Schizophrénie : l’efficacité des soins de réhabilitation dans les Centres Experts FondaMental
La réduction et le contrôle des symptômes ne suffisent plus pour parler de stabilisation ou de rémission de la maladie. Les dernières recherches thérapeutiques permettent aussi d’aider les personnes atteintes de schizophrénie à améliorer leur fonctionnement et leur qualité de vie au quotidien. Dans une méta-analyse récente (2), seulement 13,5% des personnes atteintes de schizophrénie répondaient aux critères de rémission clinique.
Pourtant, de nombreux patients pourraient être profondément améliorés par des interventions psychosociales, dites aussi soins de réhabilitation, comprenant la psychoéducation, la thérapie de remédiation cognitive, la thérapie cognitivo-comportementale (TCC) et l’entraînement aux habiletés sociales.
Le point sur les stratégies de réhabilitation dans la littérature internationale
Des études ont déjà démontré leur efficacité pour réduire les rechutes psychotiques et améliorer l’observance des médicaments.
Cela étant, ces travaux présentent quelques limites : la plupart ont évalué une technique spécifique et non l’association de plusieurs interventions. Par ailleurs, peu de ces études ont été menées en « vie réelle ».
Centres Experts FondaMental schizophrénie : une étude multicentrique, en « vie réelle »
A l’appui des nombreuses données recueillies lors des consultations, le réseau des dix Centres Experts FondaMental schizophrénie a souhaité explorer l’accessibilité et l’efficacité des différents soins de réhabilitation parmi les patients suivis ou reçus. Pour ce faire, les auteurs ont analysé la proportion de ceux ayant bénéficié d’interventions psychosociales entre 2010 et 2015 au sein du réseau, ainsi que l’efficacité de ces stratégies à un an. L’étude a porté sur 183 patients cumulant à la fois un bilan initial et une visite de suivi entre 2010 et 2015.

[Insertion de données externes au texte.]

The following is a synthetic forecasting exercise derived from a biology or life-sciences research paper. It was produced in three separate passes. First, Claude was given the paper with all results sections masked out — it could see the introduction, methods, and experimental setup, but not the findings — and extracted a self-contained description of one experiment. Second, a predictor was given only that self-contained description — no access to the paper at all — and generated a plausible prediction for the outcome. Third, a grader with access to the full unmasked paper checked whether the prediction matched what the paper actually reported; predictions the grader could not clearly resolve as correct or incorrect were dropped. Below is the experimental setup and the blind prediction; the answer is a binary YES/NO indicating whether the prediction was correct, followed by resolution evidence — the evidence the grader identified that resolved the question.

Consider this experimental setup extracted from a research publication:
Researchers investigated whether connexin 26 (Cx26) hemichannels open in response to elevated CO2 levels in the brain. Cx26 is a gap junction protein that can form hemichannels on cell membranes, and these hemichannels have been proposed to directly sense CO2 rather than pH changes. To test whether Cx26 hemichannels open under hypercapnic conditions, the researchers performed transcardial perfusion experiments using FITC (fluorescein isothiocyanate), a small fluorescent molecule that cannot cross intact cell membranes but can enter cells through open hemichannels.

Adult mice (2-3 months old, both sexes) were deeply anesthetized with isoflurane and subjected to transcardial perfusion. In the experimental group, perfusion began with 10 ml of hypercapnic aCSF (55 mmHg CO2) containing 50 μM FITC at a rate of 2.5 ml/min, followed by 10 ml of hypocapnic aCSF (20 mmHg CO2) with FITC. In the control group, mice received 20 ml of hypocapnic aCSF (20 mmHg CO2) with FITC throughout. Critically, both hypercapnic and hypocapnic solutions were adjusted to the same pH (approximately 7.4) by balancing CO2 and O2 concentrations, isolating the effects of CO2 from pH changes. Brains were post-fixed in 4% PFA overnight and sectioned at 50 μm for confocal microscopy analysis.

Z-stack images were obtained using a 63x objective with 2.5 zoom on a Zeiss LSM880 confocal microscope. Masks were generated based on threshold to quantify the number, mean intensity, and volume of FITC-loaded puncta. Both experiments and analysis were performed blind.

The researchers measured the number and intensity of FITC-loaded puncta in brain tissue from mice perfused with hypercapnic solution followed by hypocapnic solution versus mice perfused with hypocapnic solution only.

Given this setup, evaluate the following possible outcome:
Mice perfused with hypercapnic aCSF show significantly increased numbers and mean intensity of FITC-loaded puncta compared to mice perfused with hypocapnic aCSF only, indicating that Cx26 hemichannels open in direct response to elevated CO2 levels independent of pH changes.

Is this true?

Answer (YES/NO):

Les patients de l’étude ayant bénéficié de l’une ou plusieurs des quatre interventions psychosociales proposées ont nettement amélioré leurs symptômes positifs et négatifs , ainsi que leur flexibilité mentale et leur fonctionnement à un an par rapport à ceux qui n’en ont pas bénéficié.

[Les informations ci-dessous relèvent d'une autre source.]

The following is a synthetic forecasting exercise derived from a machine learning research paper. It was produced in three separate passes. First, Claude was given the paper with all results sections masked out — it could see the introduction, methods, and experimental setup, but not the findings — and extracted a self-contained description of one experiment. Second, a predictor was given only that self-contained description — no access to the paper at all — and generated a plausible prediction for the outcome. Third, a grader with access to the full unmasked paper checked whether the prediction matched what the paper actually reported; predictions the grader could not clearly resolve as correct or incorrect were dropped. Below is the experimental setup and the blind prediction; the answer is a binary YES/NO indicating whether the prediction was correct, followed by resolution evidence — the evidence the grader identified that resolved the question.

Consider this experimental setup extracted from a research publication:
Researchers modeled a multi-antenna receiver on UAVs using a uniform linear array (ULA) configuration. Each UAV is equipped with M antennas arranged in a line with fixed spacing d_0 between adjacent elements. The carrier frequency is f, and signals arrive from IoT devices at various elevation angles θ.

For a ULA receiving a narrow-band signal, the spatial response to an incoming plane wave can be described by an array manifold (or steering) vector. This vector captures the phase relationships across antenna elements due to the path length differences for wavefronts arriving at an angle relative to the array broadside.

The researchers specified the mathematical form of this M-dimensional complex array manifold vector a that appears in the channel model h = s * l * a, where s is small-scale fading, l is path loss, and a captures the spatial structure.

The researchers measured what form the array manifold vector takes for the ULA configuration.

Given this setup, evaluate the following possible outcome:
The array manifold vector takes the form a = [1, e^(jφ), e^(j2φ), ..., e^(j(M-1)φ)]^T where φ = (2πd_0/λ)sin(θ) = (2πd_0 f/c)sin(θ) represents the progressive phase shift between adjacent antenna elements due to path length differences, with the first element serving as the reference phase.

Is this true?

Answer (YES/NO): NO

Les soins de réhabilitation améliorent significativement les symptômes, la flexibilité mentale et le fonctionnement
Les résultats sont sans appel. Les patients de l’étude ayant bénéficié de l’une ou plusieurs des quatre interventions psychosociales proposées ont nettement amélioré leurs symptômes positifs (hallucinations, idées délirantes) et négatifs (retrait social, manque d’énergie et de motivation, émoussement des émotions), ainsi que leur flexibilité mentale et leur fonctionnement à un an par rapport à ceux qui n’en ont pas bénéficié. Ces résultats augmentent d’ailleurs significativement avec le nombre d’interventions.
Parmi les différentes thérapies, les thérapies cognitivo-comportementales et l’entraînement aux habiletés sociales sont associés à des améliorations cognitives plus élevées, en particulier concernant la vitesse de traitement et la flexibilité mentale. La remédiation cognitive est associée à une amélioration clinique des symptômes positifs et négatifs, au-delà des troubles cognitifs. Ces effets sont d’ailleurs supérieurs à leur cible initiale d’après les chercheurs.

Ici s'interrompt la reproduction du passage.